Deux frères qui s’étaient perdus de vue se retrouvent dix ans plus tard, suite à la mort de leur père, et prennent la route de l’Italie pour y ramener ses cendres. Un long voyage de retour aux sources qui sera l’occasion pour eux de régler leurs comptes et de revenir sur les absences, les rancœurs, les frustrations et les mensonges qui ont déchiré leur famille. Alfred revisite le thème classique du road-movie dans un album intimiste aux accents du sud et au graphisme splendide, riche en surprises et en rencontres étonnantes.

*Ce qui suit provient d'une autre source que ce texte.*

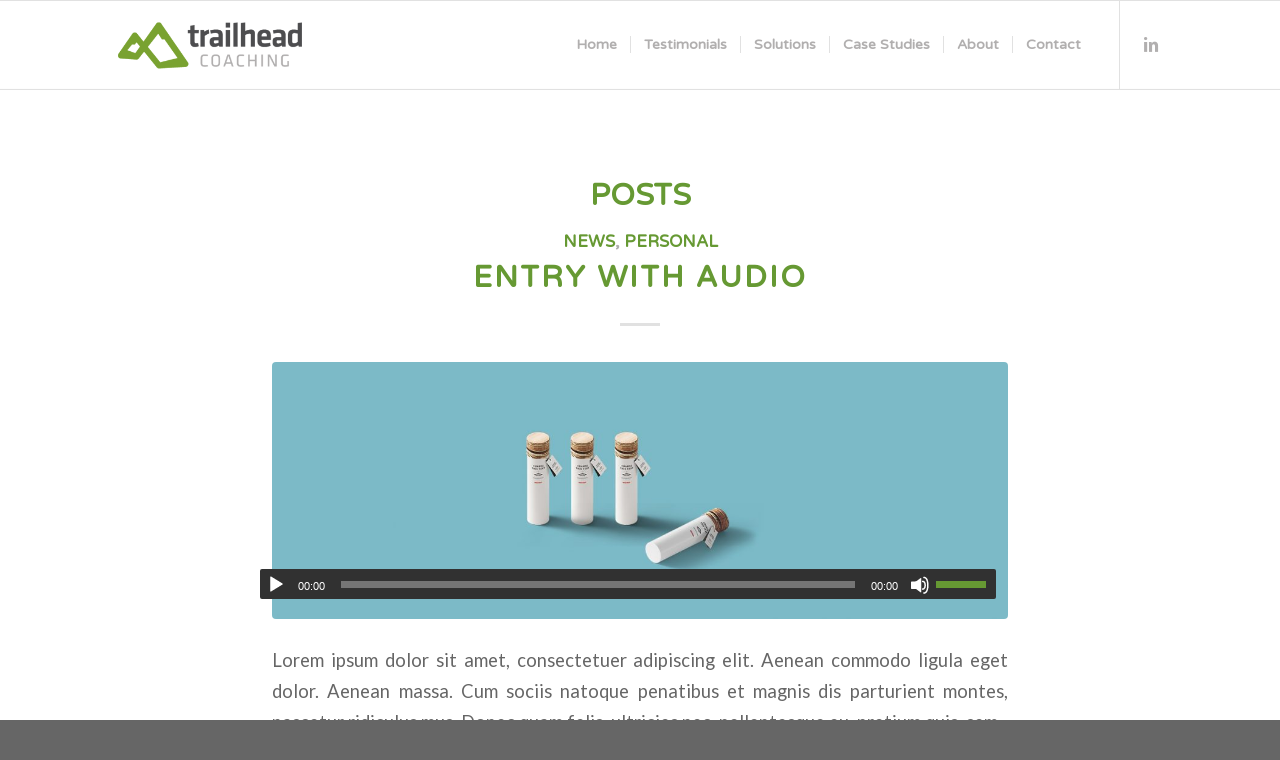

--- FILE ---
content_type: text/css
request_url: https://trailheadcoaching.com/wp-content/themes/THC%20enfold-child/style.css?ver=4.5.7
body_size: -95
content:
/*
Theme Name: Trailhead Coaching Theme
Description: A child theme built specifically for Trailhead Coaching based on the Enfold theme by kriesi.at.
Version: 1.0
Author: A Million Stories
Author URI: http://amillionstories.net
Template: enfold
*/


--- FILE ---
content_type: text/plain
request_url: https://www.google-analytics.com/j/collect?v=1&_v=j102&a=1995717848&t=pageview&_s=1&dl=https%3A%2F%2Ftrailheadcoaching.com%2Ftag%2Ffood%2F&ul=en-us%40posix&dt=food%20%E2%80%93%20Trailhead%20Coaching&sr=1280x720&vp=1280x720&_u=IEBAAEABAAAAACAAI~&jid=1213279256&gjid=1155168500&cid=552330052.1769818560&tid=UA-87709427-1&_gid=984639308.1769818560&_r=1&_slc=1&z=1906779768
body_size: -453
content:
2,cG-NXYLEH1Y1V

France, 1958 : Fabio est au bout du rouleau : il vient de perdre son énième combat de boxe, il collectionne les dettes, les embrouilles et les amours sans lendemain et est sans cesse en train de fuir. Mais quand il rentre à son hôtel ce soir-là, il trouve son frère Giovanni, qu’il n’a pas vu depuis dix ans, en train de l’attendre pour lui annoncer la mort de leur père et lui demander de faire le voyage avec lui jusqu’en Italie pour y ramener ses cendres. Entre sa situation qui empire et la perspective de toucher l’héritage familial, le choix est vite fait et malgré son refus initial, il accepte à contrecœur de suivre son frère, sans savoir vraiment ce qui l’attend à destination. Les deux frères partent donc à bord de la petite Fiat 500 de leur père pour un long voyage à travers le sud de la France, entre engueulades, rencontres marquantes et conversations libératrices qui feront resurgir un passé douloureux. Sans compter les révélations de Giovanni, qui donneront un tour tout nouveau au périple et à la relation entre les deux frères.
Come Prima déroule le thème très classique du voyage entre frères avec la typique mort du père, les cendres à ramener au pays, les souvenirs en commun, la copine dont ils sont tous les deux amoureux, et bien sûr les brouilles, le hasard des rencontres, les confessions et les regrets. Mais il le fait avec un sens du graphisme et un jeu de composition tels, que le récit ne tombe jamais dans le stéréotype flagrant et, au contraire, se trouve bonifié par la subtilité de la forme. Alternant entre deux époques – le présent d’un côté, les souvenirs de jeunesse de l’autre – représentées chacune par une ambiance graphique distincte – trait lumineux et épuré pour l’une et style croquis, au trait plus épais et un peu sérigraphie pour l’autre –, Alfred fait entrer le lecteur dans l’univers de ses personnages à petits pas. Il prend le temps de développer leur psychologie au fur et à mesure des paysages qui défilent, surtout celle de Fabio, le boxeur imprévisible et presque détestable, dont l’album suit les humeurs et remises en question. Résultat, on s’attache à eux. Et c’est petit à petit qu’on saisit des bribes de leur passé, à travers des images muettes abstraites qui véhiculent des sensations plus que des informations précises, mais qui reviennent à plusieurs reprises tout au long du récit, avec à chaque fois des détails supplémentaires qui permettent au lecteur de reconstruire, en même temps que les deux frères, le fil des souvenirs. Un voyage introspectif en somme, qui vient se superposer, de façon métaphorique, au voyage en Italie en tant que tel, et qui est l’occasion, pour Alfred, d’évoquer en filigrane ses origines italiennes à travers quelques références au contexte politique et social de l’Italie mussolinienne de l’époque – le Duce, les chemises noires, les mouvements populaires et de résistance – qui a profondément marqué son histoire familiale.
En bref, un récit dense, intimiste et subtil, au goût de nostalgie et de recherche du bonheur simple.